Charlotte, Carolina in 1905 is the setting of this next story from Long Hidden: Speculative Fiction from the Margins of History, and given that it starts with an attack from the KKK, I was braced for impact. Brown doesn’t pull punches with the aftereffects, nor the ongoing impact of the looming fear that is the reality for Charlotte and her family and friends. Charlotte is with her friend (and potential love) Booker when this attack comes, and at the height, when the KKK are setting buildings alight, there is something that passes between Booker and Charlotte and the door of her home.
She wakes up unharmed, Booker gone, and fresh sorrows of the burned (and murdered) to deal with. She gathers with her remaining family and they mourn and try to continue. That, I think, was the harshest feeling in the story for me, that there were no options other than to continue, as it’s so clearly pointed out the very people they were to rely on for protection, the police, were just as likely to be under those white hoods.
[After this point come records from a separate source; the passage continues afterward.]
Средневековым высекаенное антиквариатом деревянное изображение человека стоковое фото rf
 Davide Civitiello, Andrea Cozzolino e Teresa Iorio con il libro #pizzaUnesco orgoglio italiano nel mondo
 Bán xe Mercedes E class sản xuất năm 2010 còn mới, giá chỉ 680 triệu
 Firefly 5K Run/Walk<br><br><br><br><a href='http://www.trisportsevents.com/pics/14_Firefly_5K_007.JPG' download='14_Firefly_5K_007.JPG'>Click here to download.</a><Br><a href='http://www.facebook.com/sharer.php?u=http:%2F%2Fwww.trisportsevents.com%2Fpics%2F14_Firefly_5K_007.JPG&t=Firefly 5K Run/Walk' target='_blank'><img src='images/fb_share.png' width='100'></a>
But Charlotte also wants to know what happened that night, since she can’t quite recall, and once she tracks down Booker, he lets her in on a secret: she, like he, might very well have a gift to affect the world in some way. She scoffs of course, but later when it does come time to flee ahead of certain death, she risks everything on believing in Booker’s words, and it pays off in a really, really satisfying way. The further denouement of the story is charming, and leaves things on as hopeful a note as the time and place might allow.